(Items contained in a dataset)
****************************************

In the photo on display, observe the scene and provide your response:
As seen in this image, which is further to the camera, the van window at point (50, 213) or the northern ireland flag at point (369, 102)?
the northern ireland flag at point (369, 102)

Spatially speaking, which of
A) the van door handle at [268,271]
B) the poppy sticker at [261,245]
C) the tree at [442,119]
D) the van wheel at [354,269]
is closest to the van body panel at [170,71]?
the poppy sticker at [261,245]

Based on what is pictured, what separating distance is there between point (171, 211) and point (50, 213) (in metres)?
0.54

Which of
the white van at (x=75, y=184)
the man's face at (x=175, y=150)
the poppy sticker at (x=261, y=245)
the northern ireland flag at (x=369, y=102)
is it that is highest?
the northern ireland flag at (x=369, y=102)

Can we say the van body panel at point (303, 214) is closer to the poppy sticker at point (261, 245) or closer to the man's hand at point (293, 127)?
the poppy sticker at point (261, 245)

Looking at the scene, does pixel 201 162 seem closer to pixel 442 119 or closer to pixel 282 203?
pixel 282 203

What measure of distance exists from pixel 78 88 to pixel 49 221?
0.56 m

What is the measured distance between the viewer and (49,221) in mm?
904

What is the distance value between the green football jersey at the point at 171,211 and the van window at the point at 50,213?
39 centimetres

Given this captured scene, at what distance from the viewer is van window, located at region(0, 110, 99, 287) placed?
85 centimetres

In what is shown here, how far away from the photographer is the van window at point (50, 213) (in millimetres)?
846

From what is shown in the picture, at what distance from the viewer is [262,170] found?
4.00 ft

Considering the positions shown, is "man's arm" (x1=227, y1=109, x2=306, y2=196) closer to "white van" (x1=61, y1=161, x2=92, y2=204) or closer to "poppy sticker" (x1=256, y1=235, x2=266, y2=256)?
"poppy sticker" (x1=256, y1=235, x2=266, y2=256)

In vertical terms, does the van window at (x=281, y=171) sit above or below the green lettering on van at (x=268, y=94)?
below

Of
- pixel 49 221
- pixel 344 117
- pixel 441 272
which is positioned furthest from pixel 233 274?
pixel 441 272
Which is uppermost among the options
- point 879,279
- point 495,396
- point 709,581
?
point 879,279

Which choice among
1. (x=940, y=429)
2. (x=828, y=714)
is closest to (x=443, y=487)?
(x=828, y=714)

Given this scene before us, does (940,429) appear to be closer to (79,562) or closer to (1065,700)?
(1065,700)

****************************************

▸ Required task
Count the lines of the items above that contain the word "between", and reply with the number alone.

▸ Answer for the task
3